Arbeitsauftrag 1:
In welchem Jahr erschien laut vorliegendem Text Ada Christens Gedichtband „Lieder einer Verlorenen“?

:: Vorliegender Text ::

Menschliches und Frühlingsanfang

 

Letzter Versuch.

Ich habe mich zu erhängen gesucht:
Der Strick ist abgerissen.
Ich bin in’s Wasser gesprungen:
Sie erwischten mich bei den Füßen.
Ich habe die Adern geöffnet mir:
Man hat mich noch gerettet.
Ich sprang auch einmal zum Fenster hinaus:
Weich hat der Sand mich gebettet.
Den Teufel! ich habe nun alles versucht,
Woran man sonst kann verderben –
Nun werd’ ich wieder zu leben versuchen:
Vielleicht kann ich dann sterben.

(Ada Christen, Letzter Versuch, aus: Lieder einer Verlorenen, 1868, Online-Quelle)

 

DIE VERSUCHUNG

Nein, es half nicht, daß er sich die scharfen
Stacheln einhieb in das geile Fleisch;
alle seine trächtigen Sinne warfen
unter kreißendem Gekreisch

Frühgeburten: schiefe, hingeschielte
kriechende und fliegende Gesichte,
Nichte, deren nur auf ihn erpichte
Bosheit sich verband und mit ihm spielte.

Und schon hatten seine Sinne Enkel;
denn das Pack war fruchtbar in der Nacht
und in immer bunterem Gesprenkel
hingehudelt und verhundertfacht.
Aus dem Ganzen ward ein Trank gemacht:
seine Hände griffen lauter Henkel,
und der Schatten schob sich auf wie Schenkel
warm und zu Umarmungen erwacht —.

Und da schrie er nach dem Engel, schrie:
Und der Engel kam in seinem Schein
und war da: und jagte sie
wieder in den Heiligen hinein,

daß er mit Geteufel und Getier
in sich weiterringe wie seit Jahren
und sich Gott, den lange noch nicht klaren,
innen aus dem Jäsen destillier.

(Rainer Maria Rilke, Die Versuchung, aus: Der neuen Gedichte anderer Teil, 1918, Online-Quelle)

 

…ALS EINE REIHE VON GUTEN TAGEN

Wir wollen uns wieder mal zanken,
Auf etwas hacken wie Raben,
Daß unsre zufriednen Gedanken
Eine Ablenkung haben.

Wir wollen irgendein harmloses Wort
Entstellen,
Dann uns verleumden und zum Tort
Etwas tun; das schlägt dann Wellen.

Wir wollen dritte aufzuhetzen
Versuchen,
Dann unsere Freundschaft verfluchen,
Einmal sogar ein Messer wetzen,
Dann aber uns – in Blickweite –
Auseinander zusammensetzen,
Um superior jedem weiteren Streite
Auszuweichen;
Mit dem Schwur beiseite:
Uns nimmermehr zu vergleichen.

:::
:: Vorliegende Auflistung ::

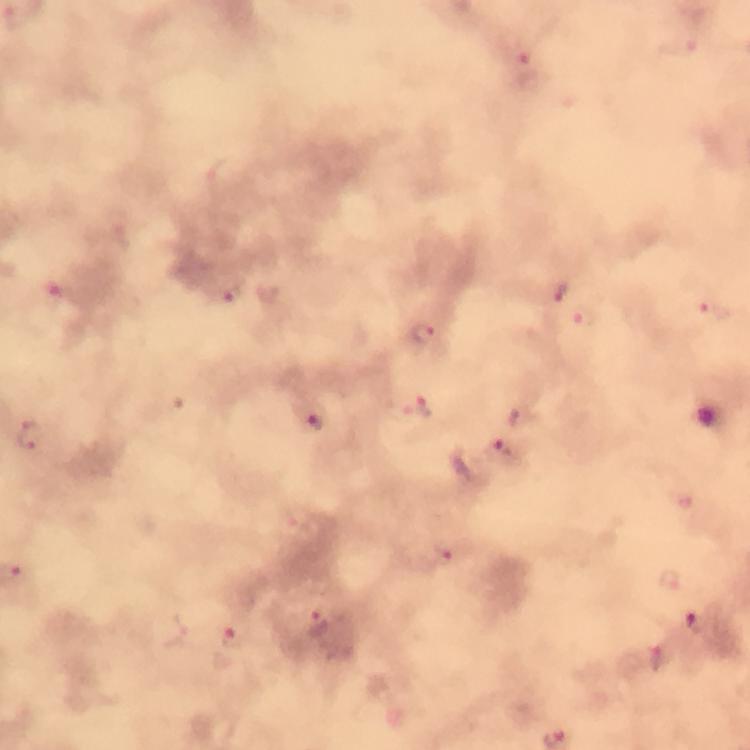

Approximate object centers, in pixels from the top-left corner. Plasmodium parasite locations: (x=524, y=49), (x=560, y=292), (x=231, y=294), (x=61, y=296), (x=715, y=311), (x=583, y=318), (x=423, y=333), (x=420, y=407), (x=317, y=422), (x=32, y=436), (x=506, y=449), (x=450, y=551), (x=670, y=579), (x=320, y=622), (x=698, y=622), (x=233, y=636), (x=663, y=655). Giemsa-stained preparation. Thick blood film. Immersion oil applied. A crop from one field of view. Photographed through the microscope with a smartphone camera. From a diagnostic examination for malaria. Image is 750×750 pixels. At 100x magnification.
Assess the background quality.
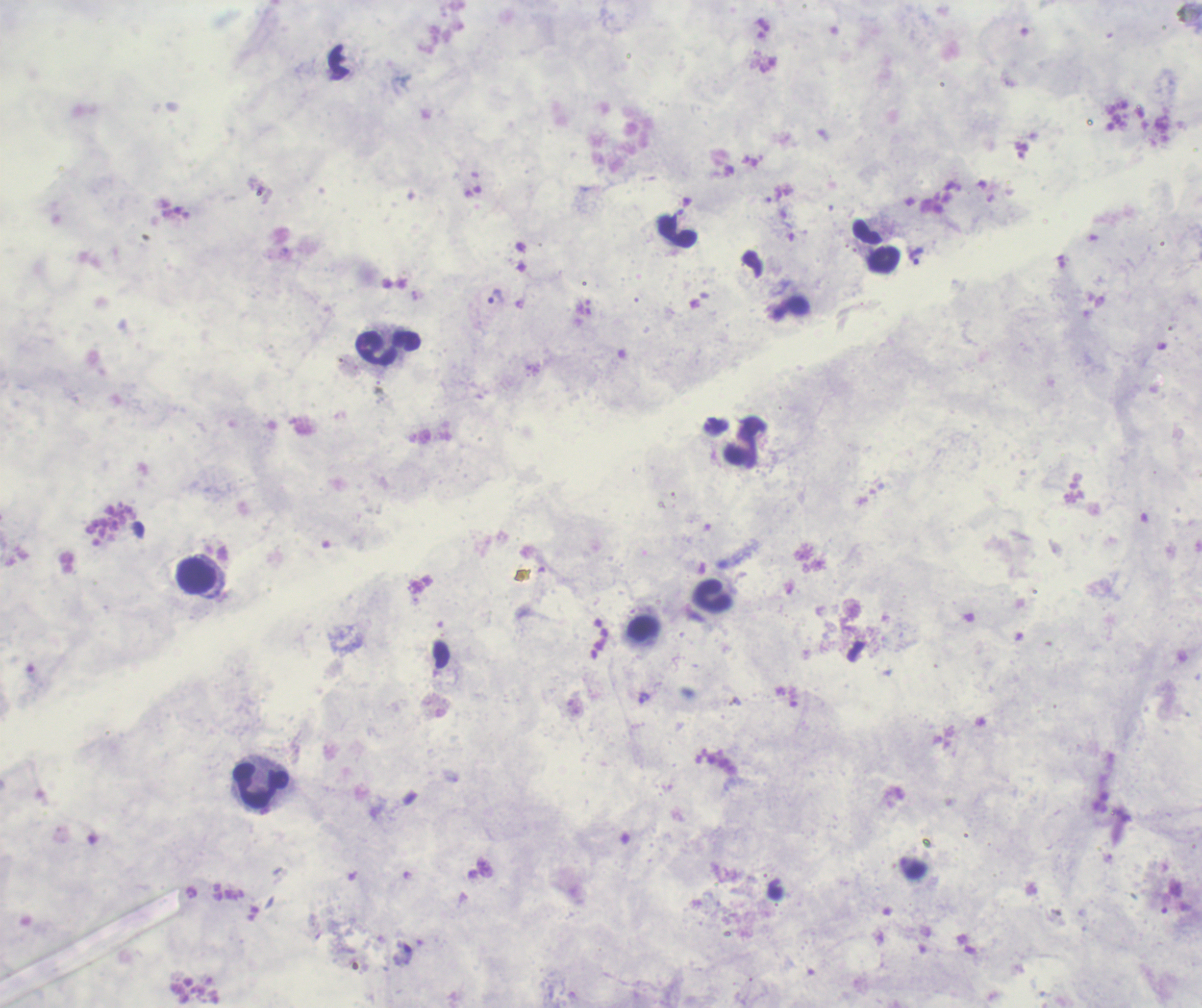

It is poor.

coordinate format = approximate object centers, in pixels from the top-left corner
leukocyte locations = (x=677, y=233), (x=388, y=347), (x=196, y=575), (x=261, y=786)
trophozoite locations = (x=916, y=256), (x=496, y=297), (x=712, y=597), (x=644, y=698)
result = Plasmodium parasites identified
preparation = thick blood smear
field of view = single
context = previously used in a real diagnosis
image size = 1202×1008 pixels
magnification = 100x
stain = Romanowsky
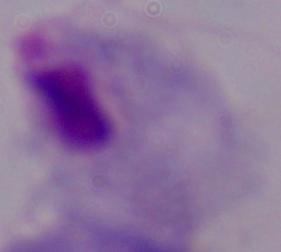

identification = trichomonad
modality = photomicrograph
magnification = 1000x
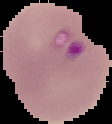
Summary:
  - Preparation: thin blood film
  - Image type: cell region segmented out of the field of view; surrounding area masked to black
  - Image size: 112×124 pixels
  - Malaria status: parasitized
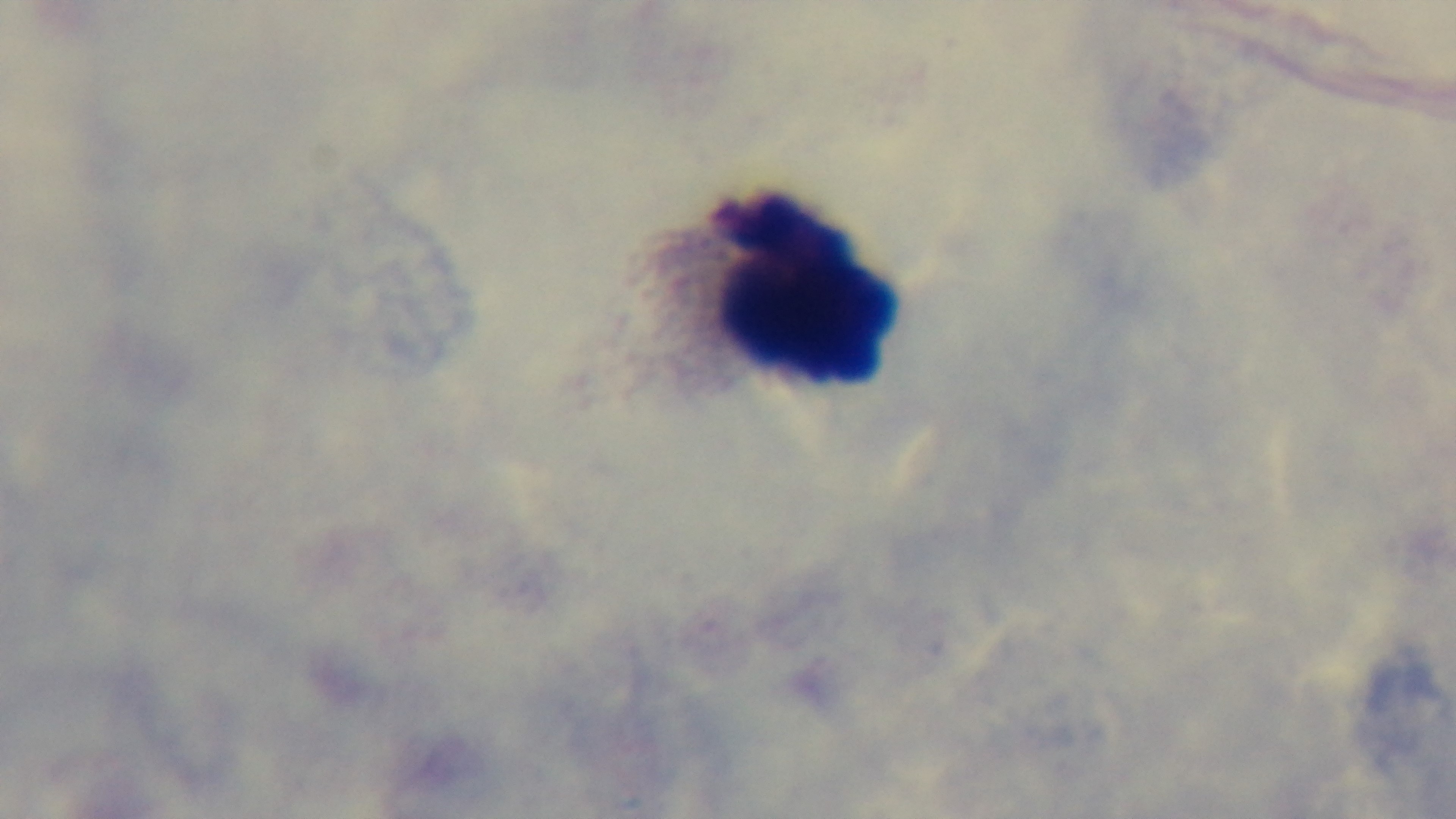
objective = 100x oil immersion
malaria status = negative
preparation = thick blood film
field of view = single
stain = Giemsa
capture = mounted 4K digital camera
modality = light microscopy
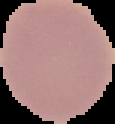

image type = segmented cell region with the area outside set to black
preparation = thin blood film
malaria status = uninfected
image size = 115×124 pixels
Assess this cell for malaria.
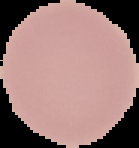
Uninfected.

From a thin blood film. Image is 139×148 pixels. Segmented cell region on a black background.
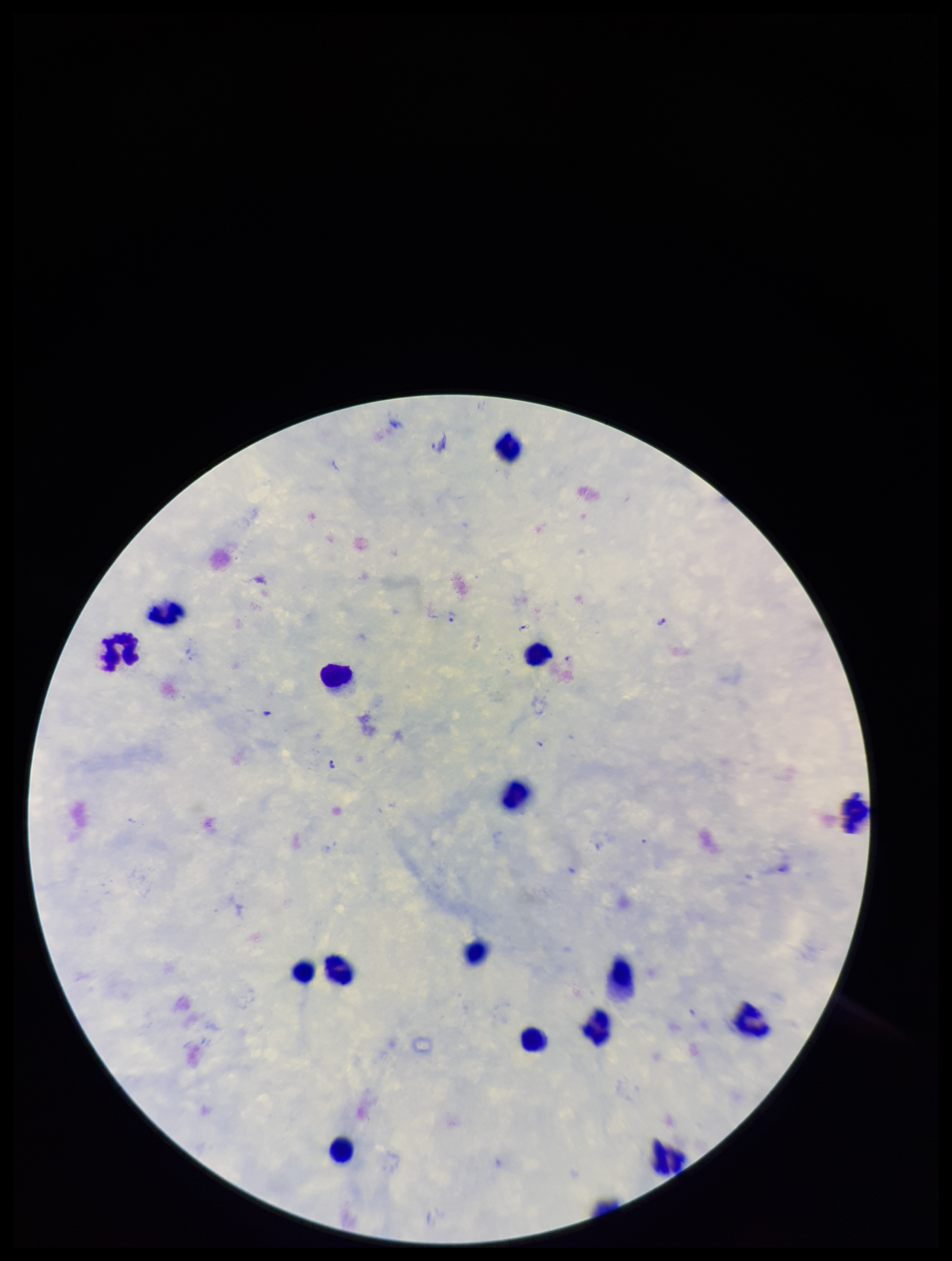

stain = Giemsa
patient malaria status = positive
field of view = single
leukocyte count = 16
species reported for this patient = Plasmodium falciparum
parasite count = 7
Plasmodium parasites = identified
capture = smartphone photograph through the microscope eyepiece
preparation = thick
image size = 952×1261 pixels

:::

Arbeitsauftrag 2:
Geben Sie aus der Auflistung die Zeilen von der Zeile mit „objective = 100x oil immersion“ bis zur Zeile mit „modality = light microscopy“ unverändert wieder, beide Zeilen eingeschlossen.

Schriftliche Lösung 1:
1868

Schriftliche Lösung 2:
objective = 100x oil immersion
malaria status = negative
preparation = thick blood film
field of view = single
stain = Giemsa
capture = mounted 4K digital camera
modality = light microscopy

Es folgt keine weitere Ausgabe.